All About the First Trimester
For most women, the first 12 or so weeks of pregnancy are the most consuming because everything is all so new, so exciting, even overwhelming. To satisfy the little voice inside your head that keeps asking questions, here's a primer. Keep it handy.
Extreme fatigue is very common in the first trimester of pregnancy. “Your metabolic rate—the amount of energy you burn just to exist—is way above normal then,” explains Low. The emotional ups and downs can also take their toll on you. Fatigue should let up in your second trimester. But if it doesn’t, you may be anemic—more than 50 percent of pregnant women are iron-deficient to some degree by week 28, according to Susan Watts, M.D., an obstetrician-gynecologist at Presbyterian Hospital of Dallas.
If you’re at risk for having a baby with an inherited disorder, counseling can help you and your partner decide whether to undergo tests to determine if either of you is a carrier or to see if your fetus is affected. Age and personal and family medical histories are just a few factors to consider when deciding on testing.

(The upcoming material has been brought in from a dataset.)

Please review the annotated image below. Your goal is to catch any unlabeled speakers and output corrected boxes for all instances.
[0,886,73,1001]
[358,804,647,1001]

You may be surprised—and concerned—if your doctor prescribes antibiotics to treat a condition such as a simple gum or bladder infection. But infection anywhere in the body may lead to preterm labor. If your obstetrician prescribes antibiotics, it’s likely because the benefits outweigh the risks. If another physician prescribes them, get your OB’s approval before taking them.
Before the first trimester is over, visit your company’s human resources department to find out how much maternity leave you’ll have and whether it will be paid, unpaid or a combination of both. “You also need to think about your work environment, including chemical exposures, stress and physical demands,” says nurse-midwife Low. Try to avoid heavy lifting or standing for long stretches at a time.
Stress-related risks, such as demanding deadlines, long commutes and grueling hours, are less tangible but shouldn’t be ignored. Put your feet up on a footstool several times a day, ask for help and delegate, if possible.